Aptalis, NES, HealthPort break; El Pollo tweaks deal; Progressive Solutions discloses talk

By Sara Rosenberg

New York, Oct. 2 - Aptalis Pharma Inc.'s term loan hit the secondary market on Wednesday with levels seen above its original issue discount price, and NES Global Talent Finance US LLC and HealthPort (CT Technologies Intermediate Holdings Inc.) broke for trading, too.

Moving to the primary, El Pollo Loco upsized its first-lien term loan while downsizing its second-lien term loan and tightened spreads and discounts on both tranches, Progressive Solutions (P2 Lower Acquisition LLC) released talk with launch and Huntsman Corp. LLC revealed timing and details on its acquisition financing.

Aptalis tops OID

Aptalis' $1.25 billion seven-year term loan B freed up for trading on Wednesday, with levels quoted at 99¾ bid, par ¼ offered, according to a trader.

Pricing on the B loan is Libor plus 500 basis points with a 1% Libor floor and it was sold at an original issue discount of 99. There is 101 soft call protection for one year, and a 50 bps step-down in the spread that is subject to an IPO plus leverage being reduced to 3.25-times.

During syndication, the loan was downsized from $1.4 billion, pricing was increased from talk of Libor plus 425 bps to 450 bps and the soft call protection was extended from six months.

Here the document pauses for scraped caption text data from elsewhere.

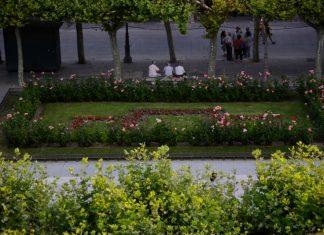 Buscando la sombra en la Plaza de Cervantes
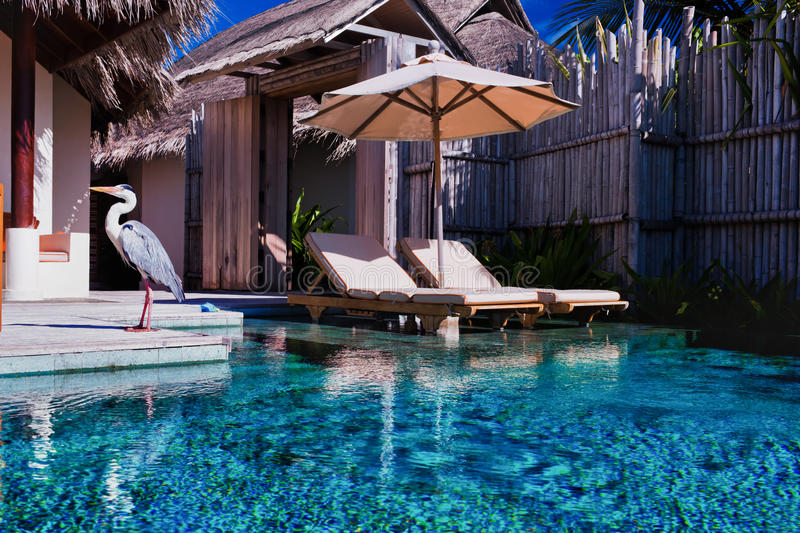 Download Private Pool And A Bird In Luxurious Villa Stock Image - Image: 22608267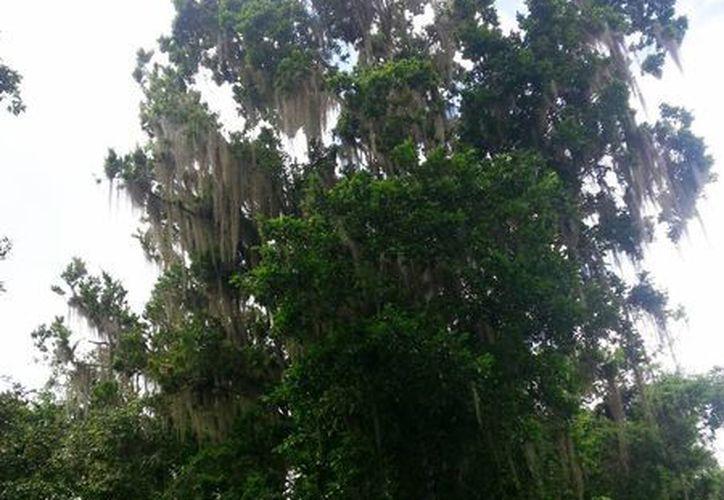 El heno crece favorablemente en árboles como el ramón o la ceiba. (Edgardo Rodríguez/SIPSE)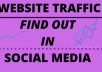 do marketing for find out website traffic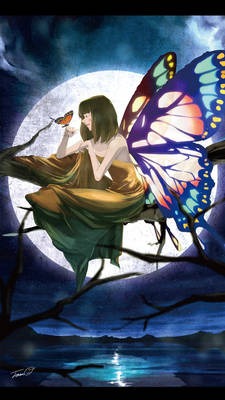 the Butterfly Dream
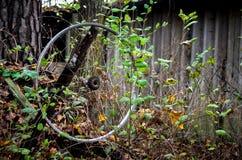 Ejecución perdida de la rueda de la bici en plantas Foto de archivo libre de regalías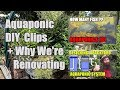 Aquaponic How To Clips - Aquaponic Update + Why We're Renovating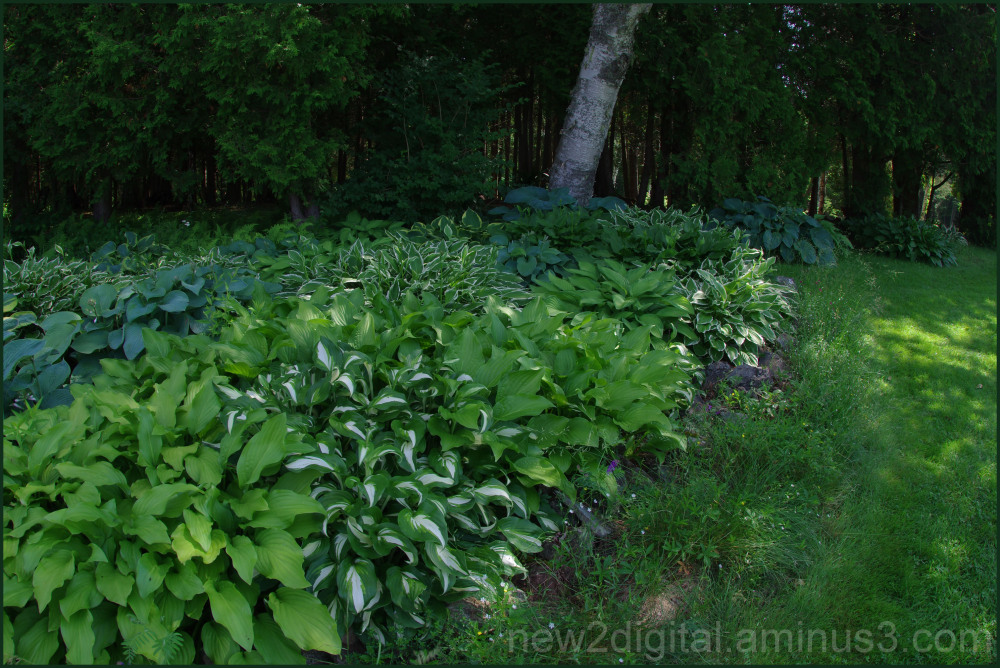 Holy Cow! Look at the Hostas!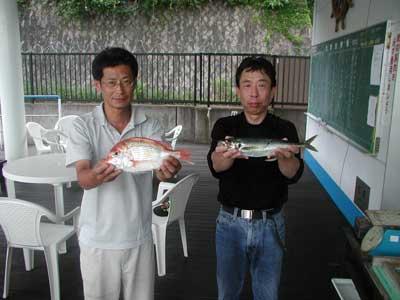 2010年7月19日(月)若狭湾で鯵やチダイを釣られました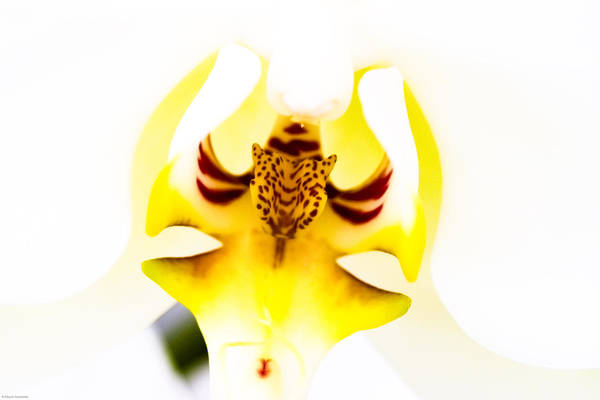 Flower Art Print featuring the photograph Orchid by Ches Black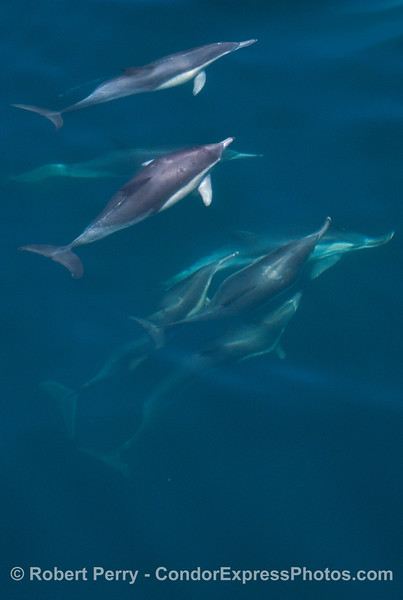 Layers of common dolphins underwater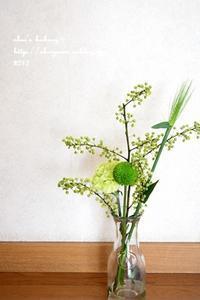 和菓子で春気分 - *sheipann cafe*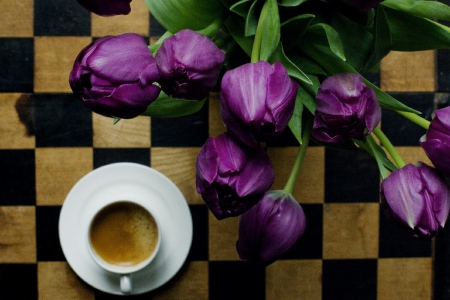 purple tulips & cup of coffee - purple tulips, flowers, still life, cup, coffee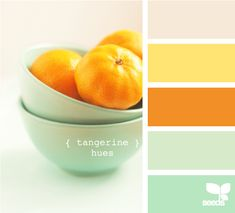 love this color palette - tangerine and minty hues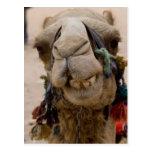 Jordania, ciudad antigua de Nabataean del Petra. L Tarjeta Postal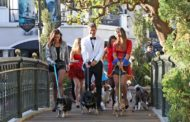 The Bachelor recap: Worst in Show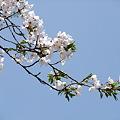 写真: 奥会津に桜咲く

Bank of America Merrill Lynch, Barclays, RBC Capital Markets LLC and Goldman Sachs Bank USA are leading the deal that will be used to refinance existing debt and fund a dividend, the size of which was reduced when the term loan was downsized.

Aptalis, formerly known as Axcan Holdings Inc., is a Bridgewater, N.J.-based specialty pharmaceutical company.

NES starts trading

NES Global Talent's credit facility also broke, with the $185 million six-year first-lien term loan quoted at 98½ bid, 99½ offered, according to a market source.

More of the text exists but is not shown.